▶ **Set tasks**:
- a) In the blog post, what field did the author's daughter study at the University of South Florida?
- b) Please list every person the blog post names in full.
- c) Extend the blog post on the factory university with new writing that follows its last paragraph.

Popular Posts

Sunday, May 10, 2009

PROFESSOR CRITICIZES THE ANACHRONISTIC "FACTORY UNIVERSITY"!

PROFESSOR CRITICIZES THE ANACHRONISTIC "FACTORY UNIVERSITY"!


James R. Fisher, Jr., Ph.D.
© May 10, 20009

“Graduate education is the Detroit of higher learning. Most graduate programs in American universities produce a product which there is no market (candidates for teaching positions do not exist) and develop skills for which there is diminishing demand (research in subfields within subfields and publication in journals read by no one other than a few like-minded colleagues), all at a rapidly rising cost (sometimes well over $100,000 in student loans).”

Professor Mark C. Taylor, Columbia University, “Time to end the university as we know it” (St. Petersburg Times, May 10, 2009)

* * *

Dr. Taylor is addressing the anachronistic institution of higher education. I have been writing about the factory mentality of our society, which has stubbornly maintained anachronistic institutions since 1990 (Work Without Managers, The Delta Group) without as much as a fair thee well.

Does it angry me that so little has been done about this? Yes. Am I surprised? No. Will Dr. Taylor’s article in a Sunday newspaper change anything? I doubt it.

My daughter graduated from the University of South Florida in communications in December of 2008, and she still cannot find a job. She is a waitress in a restaurant to keep body and soul together. She will be paying student loans well into the next decade.

Is this right? It depends. If the product of the investment gives a sufficient return, it is money well spent. But I taught in the university system for tens years (1970 – 1980), as an adjunct professor at mainly the graduate school level, and I was not impressed with the curriculum or with the return students got on their investment. I wrote this in WORK WITHOUT MANAGERS (1990):

“American has been trading off its early greatness for the past 150 years. Look at any organization in America, and you will find the same arid landscape. Education is an excellent example:

(1) Even at our most prestigious (and expensive) universities there is not an opportunity for a decent education because teachers are not personally involved with their students. Students get instruction, not education, in the form of information transferals, communication techniques, or some other impersonal and antiseptic phrases to cover non-teaching teaching to facilitate non-learning learning.

(2) Interaction between professors and students is minimal or non-existent because professors are preoccupied with scholarly research and publication. Career-minded faculty cannot afford to spend time with students. They must publish or perish by having their scholarly tomes appear in the right journals. This helps them win promotion and tenure, which means they stay employed.

“The results are a ‘cult of dullness’ in which clear writing and inspired lecturing are deviant and suspicious behaviors. Nothing is done to challenge the system, the prevailing mode of thing or doing. This incidentally fits nicely into the industrial model of non-thinking thinking to do non-doing doing of non-thing things because what these professors have to say amounts to practically nothing at all.”
(pp 256 – 257)

In my missive “It isn’t America’s student math and reading skills that are the problem, it is the factory society we have become” (Peripatetic Philosopher: April 23, 2009 -- see blog), I wrote:

“Dr. Keith Hart, professor emeritus of anthropology at the London School of Economic, was on a discussion panel recently on C-Span ruminating about our current economic chaos . . . Professor Hart said essentially that we have been in the business since WWII of creating synthetic jobs to fuel our synthetic economy which has in turn created a synthetic infrastructure to support a synthetic foundation. This has in turn taken us away from our values and therefore our concrete sensibilities.”

▶ **Stored records**:
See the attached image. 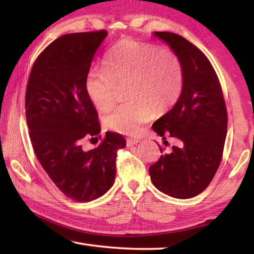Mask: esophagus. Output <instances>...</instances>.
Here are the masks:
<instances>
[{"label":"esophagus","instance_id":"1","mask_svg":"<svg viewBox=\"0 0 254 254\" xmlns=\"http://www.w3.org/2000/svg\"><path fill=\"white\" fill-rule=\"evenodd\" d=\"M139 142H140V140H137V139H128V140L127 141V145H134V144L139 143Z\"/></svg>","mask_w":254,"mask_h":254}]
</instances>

▶ **Expected answers**:
- a) Communications.

- b) James R. Fisher, Jr.; Mark C. Taylor; Keith Hart

- c)
He was defining our factory society. In SIX SILENT KILLERS (CRC Press 1998), I zeroed in on a particular discipline at the center of the current economic crisis:

“The MBA degree is essentially a vocational degree in the same sense as a trade school education. MBAs scoff at the idea that their work has cultural implications. They find the concept of the workplace culture suspect, too abstract. Being trained in a set of skills – finance, information systems, macro economics, statistics, computers, and management practices – they find little time and less inclination for background reading on culturally related subjects.” (p. 237)


Since the baby boomer generation, there has been a mad dash into the factory mentality with identity, status, prestige, and recognition based on “how much you made,” and where was the making better place to make it than on Wall Street, or in the insurance and real estate industries, all part of the factory economy’s current crumbling walls.

Dr. Taylor writes:

“If American higher education is to thrive in the 21st century, colleges and universities, like Wall Street and Detroit, must be rigorously regulated and completely restructured.”

I agree with the restructuring but not the regulation. The more government is involved the more inefficient everything becomes and we are at an all-time low now in inefficency.

I sense, unfortunately, that Dr. Taylor still has remnants of the factory mindset. Here are his six steps in brief:

(1) Restructure the curriculum, beginning with graduate programs. The division of labor model (i.e. factory model) is obsolete and must be replaced like a web or complex adaptive network.

(2) Abolish permanent departments, even in undergraduate education, and create problem (solving) focused programs to be reevaluated every seven years.

(3) Increase collaboration among institutions. Strong institutions in one discipline should partner with strong institutions in another.

(4) Transform the traditional dissertation. There is no longer a market for books modeled on medieval dissertations.

(5) Expand the range of professional options for graduate students. Most graduate students will never hold a job for which they are trained.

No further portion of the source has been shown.